Existen ciertos bemoles porque no están claros cuál es el propósito de nuevo diálogo. Hay que sentarse y reconocerse entre las partes; a mi juicio la oposición no puede volver a repetir el error de haber cambiado un revocatorio ganado por una agenda de temas secundarios al mismo. Vamos a reconocer al Presidente de la República, pero este debe aceptar que hay que renovar a 13 magistrados que fueron nombrados express fuera de las normas que establece la Constitución Nacional; hay que nombrar al Contralor, al Defensor y al Fiscal porque fueron impuestos por la ANC y ese no es el órgano constitucional que le corresponde nombrar a estos tres cargos. También hay que nombrar a dos rectores (CNE) que están vencidos desde hace dos años por la AN y no por la ANC.
 
El Gobierno no se pudiera negar a eso, ya que la ANC tiene prácticamente dos años operando, lo lógico sería que presente la Constitución porque para eso se crean las ANC y votar para aprobarla o rechazarla. Esas probabilidades de rechazarla, si la oposición está organizada, están otra vez en ese 80 – 20 a favor de la oposición, como era el caso del revocatorio en el año 2016.
 
Bajo este contexto económico, Venezuela llega a unas elecciones de concejales, y ocurre un fenómeno curioso que vale la pena entender.

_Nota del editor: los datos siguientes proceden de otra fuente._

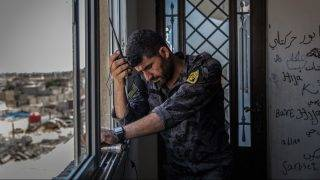 A commander ofthe Syrian Democratic Forces (SDF) communicates with soldiers on a radio in Al Sinaa, eastern Raqqa, Syria, 05 July 2017. Raqqa is the capital of IS in Syria Photo: Morukc Umnaber/dpa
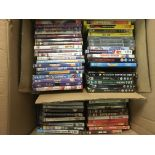 A large box of DVDs including films and TV series.
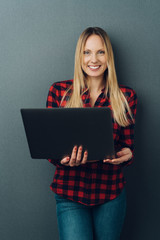 Portrait of a cheerful woman holding a laptop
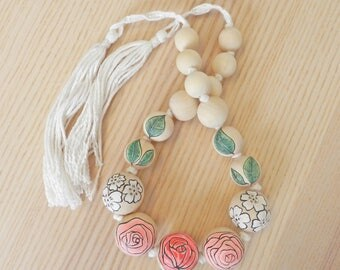 Hand painted floral wooden beads garland with off white cotton yarn tassels, wall hanging, wall decor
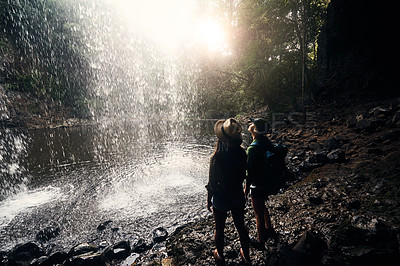 Buy stock photo Shot of two young women standing underneath a waterfall enjoying a day in nature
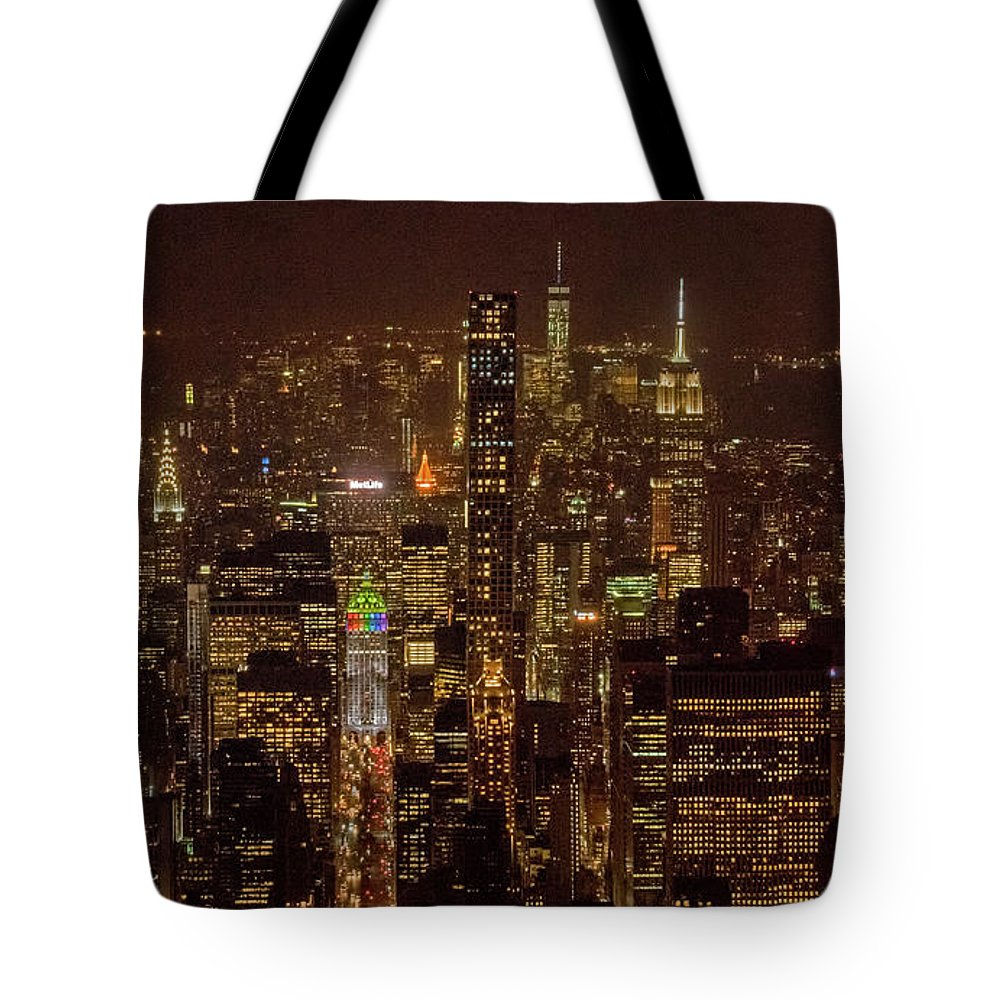 Midtown Tote Bag featuring the photograph Midtown Manhattan Skyline Aerial At Night by David Oppenheimer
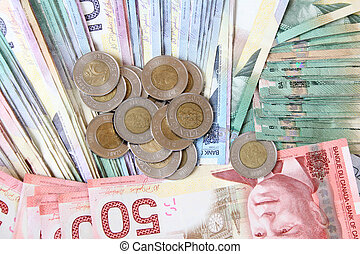 Canadian currency - Background of bank notes with coins on...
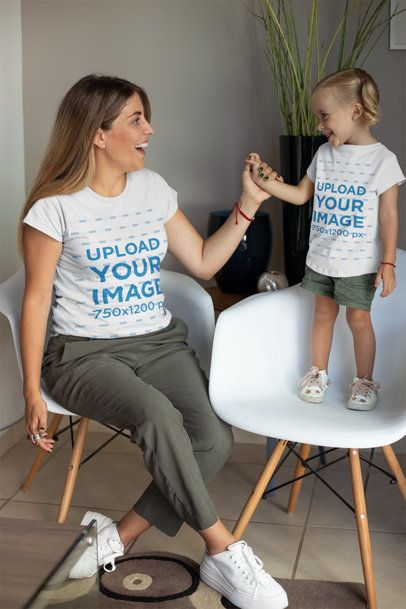Mockup of a Mommy and Her Little Daughter in Matching Outfits at Home 26490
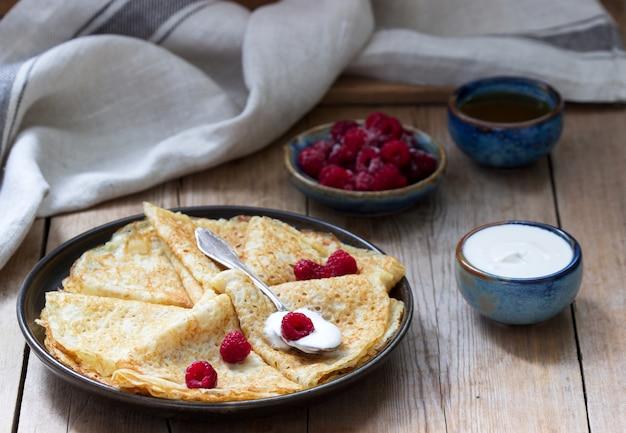 Panquecas servidas com creme de leite, framboesas e mel. o prato tradicional no carnaval e maslenitsa.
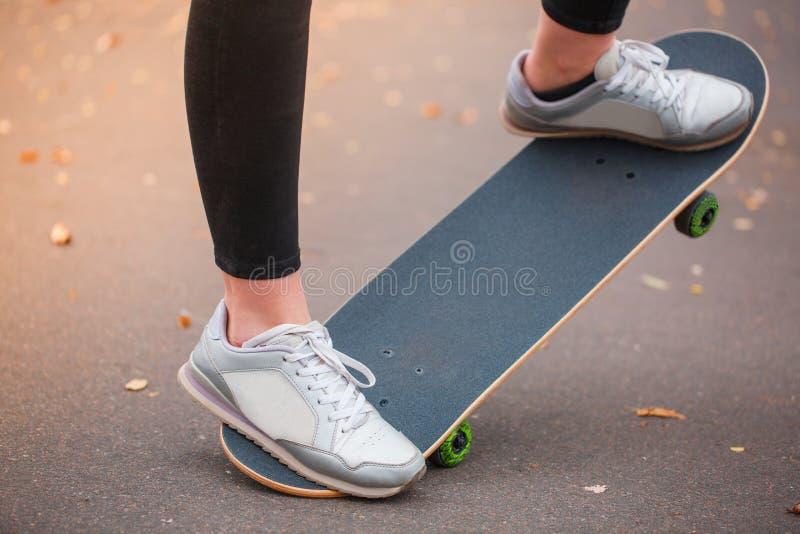 Mädchenschlittschuhläufererhöhungen die Front des Skateboardabschlusses oben stockfoto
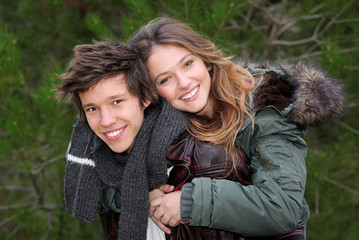 happy smiling winter teen couple in piggy back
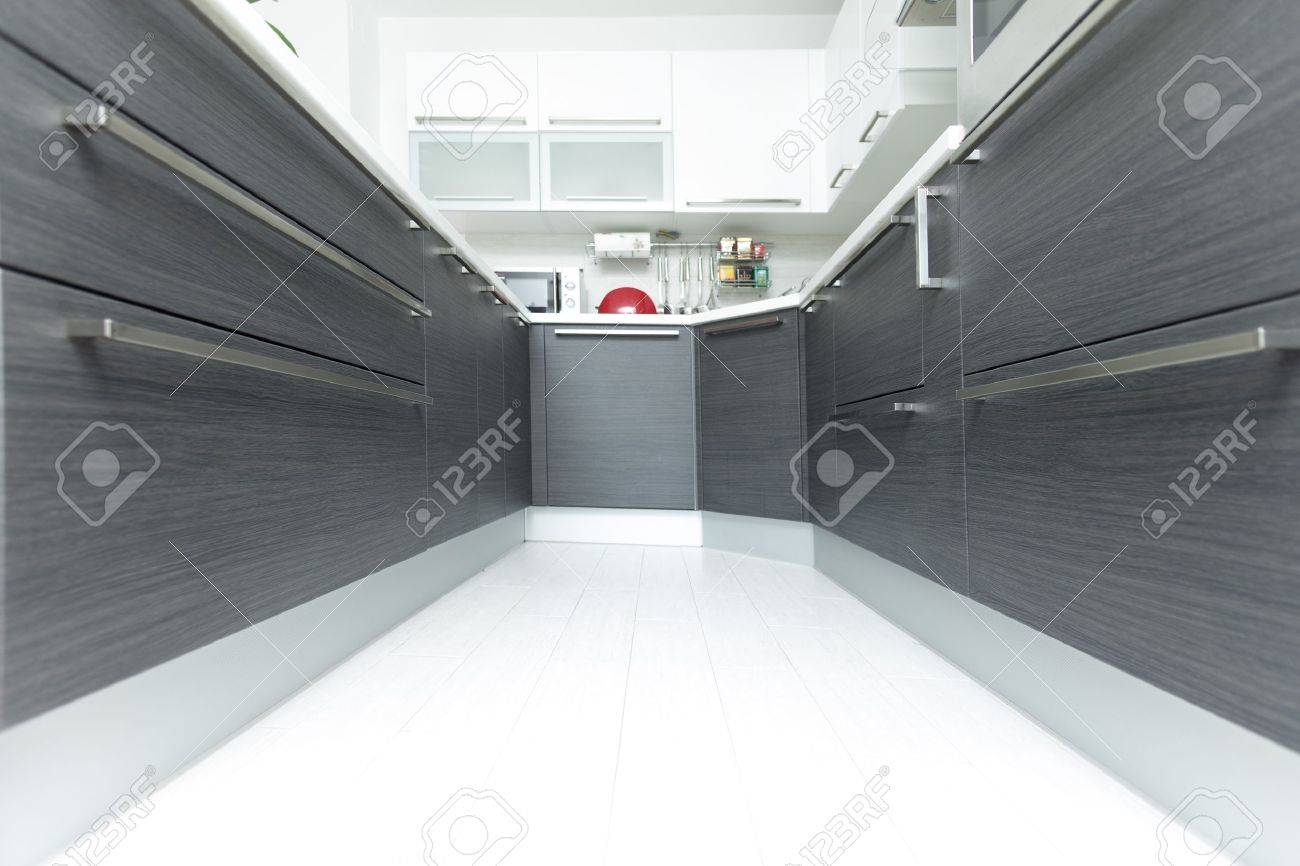 Open-plan kitchen interior perspective in modern home Stock Photo - 16467368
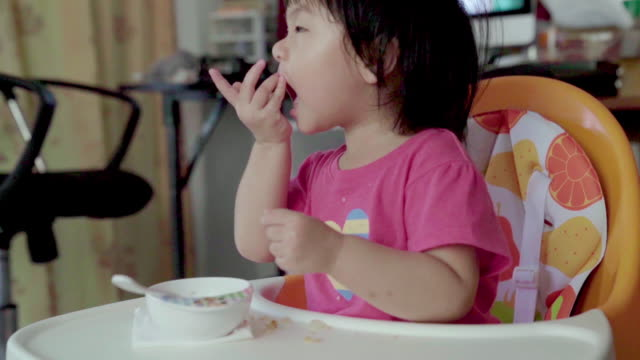 slow motion baby girl eating fried rice on table - root vegetable stock videos and b-roll footage
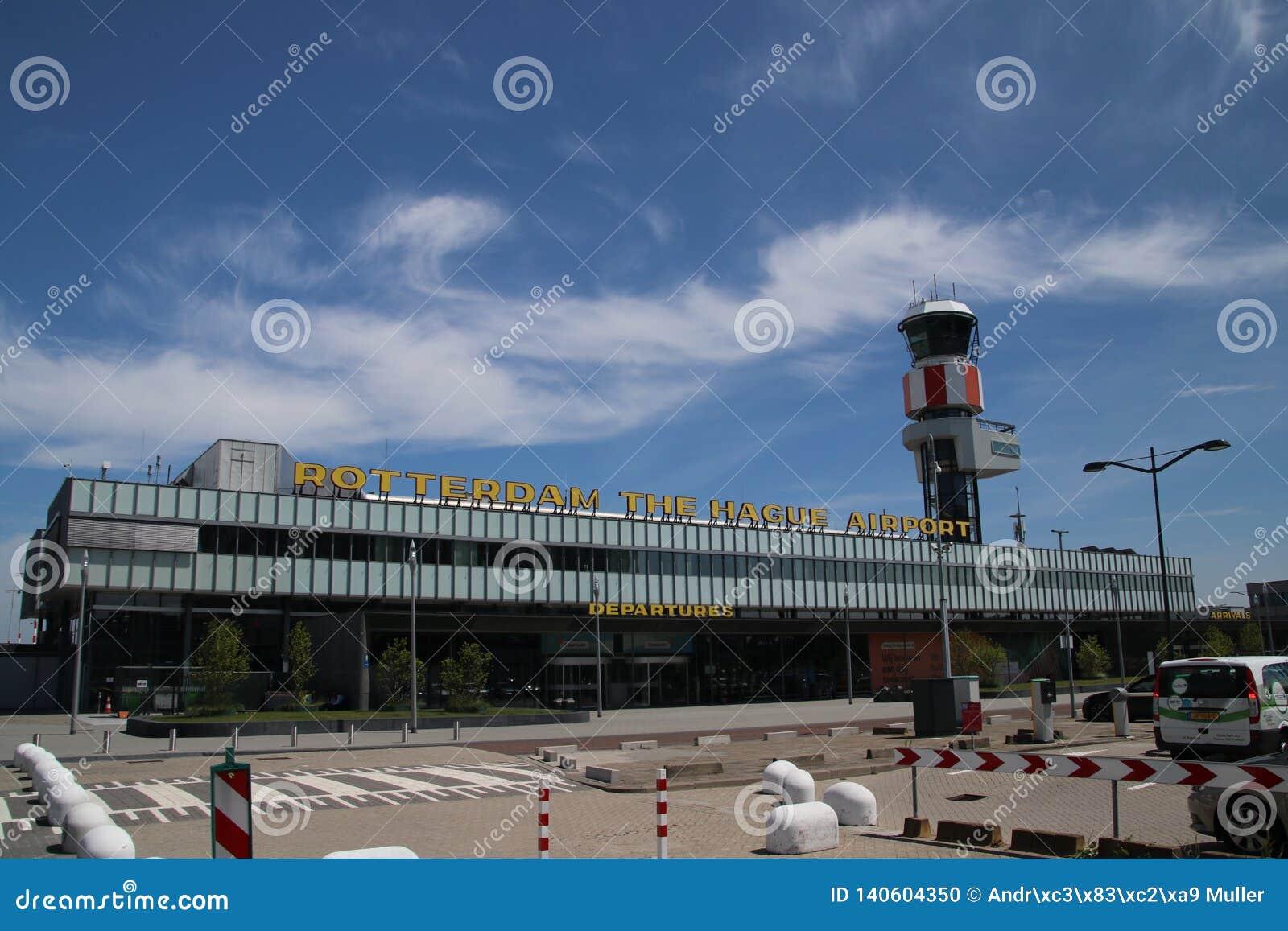 Huvudbyggnad för ankomster och avvikelse av den Rotterdam Haag flygplatsen i Nederländerna med trafiktornet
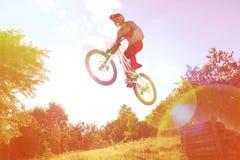 Idrottsmannen på en mountainbike flyger i ett hopp från en språngbräda Arkivfoton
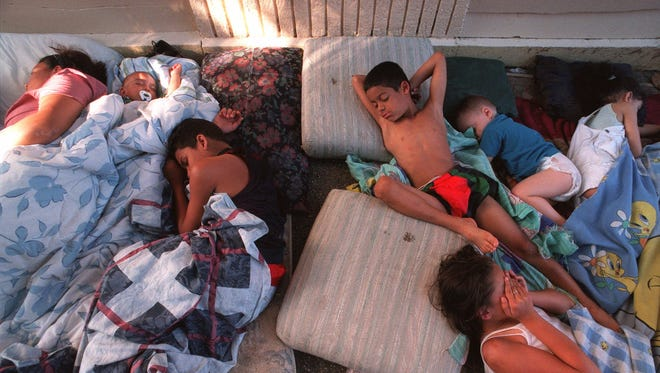 Children from two famlies in New York City sleep on the sidewalk in front of their building on West 188th St. to escape the heat during a power failure on July 7, 1999. Hotter nighttime temperatures appear to be disrupting our sleep patterns, a new study finds.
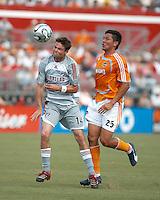 FC Dallas defender Drew Moor (14) heads the ball away from Houston Dynamo forward Brian Ching (25).  Houston Dynamo beat FC Dallas 2-1 at Robertson Stadium in Houston, TX on June 3, 2007.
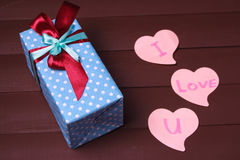 Gåvaasken och röd hjärta med trätext för ÄLSKAR JAG DIG på wood tabellbakgrund Royaltyfri Bild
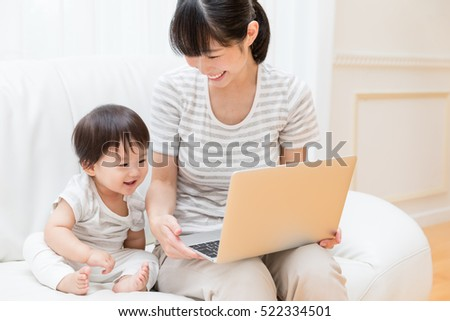 asian mother and baby using laptop computer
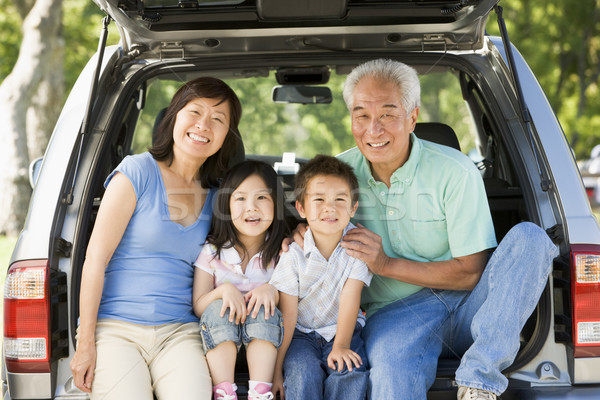 Grandparents with grandkids in tailgate of car Stock photo © monkey_business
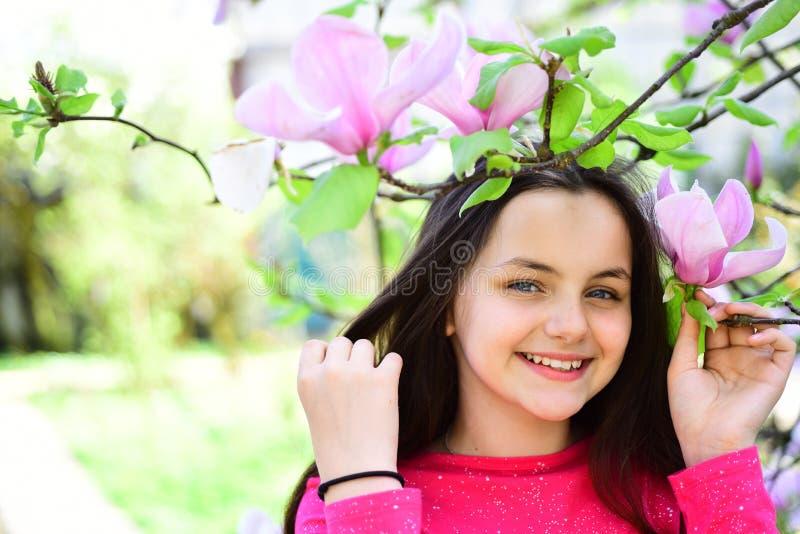 它的春天 逗人喜爱的女孩愉快微笑在春天风景 在开花的树附近的俏丽的女孩享用木兰开花 图库摄影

El gran rasgo de esa elección es la abstención del 73%. Y la desconexión de los partidos –tanto de Gobierno como de oposición- hace sospechar de la cifra de participación del 27 %, que pareciera ser demasiado alta. Llo más relevante es el mensaje de una bajísima participación lo cual refleja que la población se ha venido desconectando del Gobierno y de la oposición.
 
El ciudadano debe asumir responsabilidades; no votar hace que el venezolano se ponga al margen de la solución al problema. La abstención no es la solución, más bien la agrava, en lugar de activarse e ir por otros canales. Los partidos de oposición, que en el 2017 tenían un apoyo del 35% de venezolanos que se autodefinían políticamente de oposición, en este momento ese porcentaje está en un 24%, y la identificación partidista que organiza y mueve a votar se encuentra en 8% (todos los partidos de oposición sumados); mientras que el chavismo maneja un 12 del 40 % que dejó Chávez. Eso explica el alto nivel de abstención.
 
Otros factores que explican la abstención es que las elecciones han sido separadas de las elecciones de Alcalde. Al separarse una elección, la posibilidad de motivar la participación en elecciones municipales baja. La encuesta omnibus venezolana, terminada a principios de diciembre, indica un 94% de los venezolanos percibe la situación país como negativa; esto se explica en función de que estos últimos 5 años hemos perdido el 56% del PIB en el Venezuela, estamos a menos de la mitad de lo que se producía hace 5 años. Eso va acompañado de una hiperinflación cuya cifra se está concretando alrededor de 2.000.000 % en el año, que colocan al país en una situación bastante comprometida.
 
Luego de los aumentos de salarios, el 73% de los venezolanos dice que vamos a estar peor con las medidas económicas anunciadas por el Ejecutivo; y en particular, sobre el aumento de sueldo, el 71% de los venezolanos indica que va a tener menos capacidad de compra. Esto quiere decir que los aumentos de salarios no mejoran las condiciones de vida sino todo lo contrario, los aumentos incrementan la inflación. Si los aumentos estuviesen acompañados por medidas a través de las cuales se aumentara la producción, se estimulara la inversión en la producción de la empresa privada, el incremento del empleo, eso significaría una mayor capacidad de consumo y un respaldo a ese consumo en bienes y servicios.